L’industrie se développe, souligne Frank Desvignes, associé chez True Global Ventures et investisseur dans The Sandbox. “Nous sommes passés de 10 à 230 studios de création dans The Sandbox sur les douze derniers mois", explique-t-il.
Pour beaucoup, le buzz autour du métavers a créé des attentes énorme, mais il faut être patients. “Nous sommes au tout début”, insiste Frank Desvignes. “L’expérience du métavers va s’améliorer et c’est ce qui va attirer les utilisateurs et convaincre les entreprises d’investir”.
Axa fait partie de ces entreprises. Début 2023, l’assureur 🇫🇷 va lancer une “expérience” dans le métavers pour ses clients. “Terminer l’expérience vous fera gagner un NFT qui donnera des avantages aux joueurs dans le métavers et aussi en dehors”, explique Cyrille Magnetto.
Une partie des récompenses pourra se faire sous la forme du token de la plateforme (le SAND chez The Sandbox, le MANA chez Decentraland) qui peut lui-même être converti dans du bitcoin ou des monnaies traditionnelles.
Idem pour Dogami.
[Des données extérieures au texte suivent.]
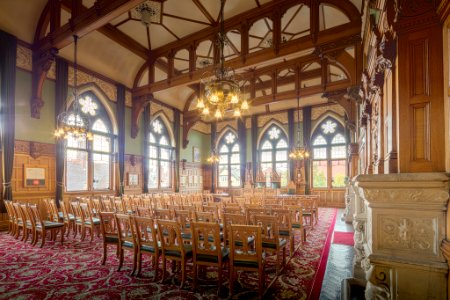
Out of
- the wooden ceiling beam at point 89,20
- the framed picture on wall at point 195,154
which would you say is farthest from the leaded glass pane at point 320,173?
the wooden ceiling beam at point 89,20

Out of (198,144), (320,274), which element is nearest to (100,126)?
(198,144)

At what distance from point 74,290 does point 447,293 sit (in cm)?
383

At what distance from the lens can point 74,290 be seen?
10.7 feet

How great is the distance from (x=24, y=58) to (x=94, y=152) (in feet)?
12.8

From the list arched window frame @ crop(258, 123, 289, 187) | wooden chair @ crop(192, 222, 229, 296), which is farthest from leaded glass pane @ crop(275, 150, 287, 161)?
wooden chair @ crop(192, 222, 229, 296)

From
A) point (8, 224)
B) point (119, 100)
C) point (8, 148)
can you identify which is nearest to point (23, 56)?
point (8, 148)

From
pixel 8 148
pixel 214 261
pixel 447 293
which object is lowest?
pixel 214 261

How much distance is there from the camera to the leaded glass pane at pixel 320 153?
571 inches

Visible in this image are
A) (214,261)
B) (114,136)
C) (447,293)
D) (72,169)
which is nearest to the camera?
(447,293)

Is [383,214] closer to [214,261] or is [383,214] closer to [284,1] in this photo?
[214,261]

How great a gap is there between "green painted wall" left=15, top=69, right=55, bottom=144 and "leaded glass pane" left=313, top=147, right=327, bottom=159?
1245cm

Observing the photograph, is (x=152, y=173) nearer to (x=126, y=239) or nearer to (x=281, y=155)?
(x=281, y=155)

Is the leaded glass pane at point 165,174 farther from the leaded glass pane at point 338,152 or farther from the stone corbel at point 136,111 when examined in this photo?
the leaded glass pane at point 338,152

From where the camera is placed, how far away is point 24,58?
812 centimetres
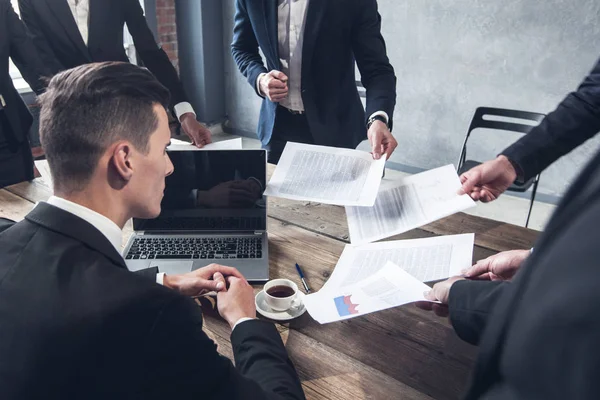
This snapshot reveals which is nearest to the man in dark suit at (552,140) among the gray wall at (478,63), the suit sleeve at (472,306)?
the suit sleeve at (472,306)

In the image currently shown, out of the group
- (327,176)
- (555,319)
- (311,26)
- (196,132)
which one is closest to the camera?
(555,319)

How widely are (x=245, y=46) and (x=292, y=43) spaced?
27cm

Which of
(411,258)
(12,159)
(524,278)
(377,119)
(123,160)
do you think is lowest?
(12,159)

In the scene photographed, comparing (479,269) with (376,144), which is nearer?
(479,269)

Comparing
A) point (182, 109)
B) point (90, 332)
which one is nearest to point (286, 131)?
point (182, 109)

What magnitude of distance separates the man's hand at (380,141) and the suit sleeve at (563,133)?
33 cm

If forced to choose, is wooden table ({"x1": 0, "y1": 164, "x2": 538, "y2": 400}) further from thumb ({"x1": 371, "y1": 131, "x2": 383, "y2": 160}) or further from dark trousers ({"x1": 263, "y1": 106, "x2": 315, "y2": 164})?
dark trousers ({"x1": 263, "y1": 106, "x2": 315, "y2": 164})

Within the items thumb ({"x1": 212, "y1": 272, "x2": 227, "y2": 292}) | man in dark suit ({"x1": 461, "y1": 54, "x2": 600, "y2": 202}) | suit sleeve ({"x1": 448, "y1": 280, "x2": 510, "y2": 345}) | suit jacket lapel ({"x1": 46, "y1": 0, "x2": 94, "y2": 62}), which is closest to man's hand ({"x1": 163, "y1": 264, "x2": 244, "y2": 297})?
thumb ({"x1": 212, "y1": 272, "x2": 227, "y2": 292})

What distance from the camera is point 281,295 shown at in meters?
1.14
Les joueurs pourront obtenir des réductions ou des accès privilégiés à des produits partenaires ou dérivés. Ce modèle basé sur la gamification et la propriété est au centre de ce que promet le métavers. Frank Desvignes le résume simplement : “Play, own, earn and have fun” 😎
Le métavers n’est pas condamné. Après une croissance sans doute trop rapide, il doit mûrir et gérer la baisse des marchés. “Il fait juste sa crise d’adolescence”, résume un investisseur dans le secteur. Le véritable enjeu, surtout pour les entreprises, est d’être prêt lorsqu’il passera à l’âge adulte.
Avant d’investir dans un produit, l’investisseur doit comprendre entièrement les risques et consulter ses propres conseillers juridiques, fiscaux, financiers et comptables.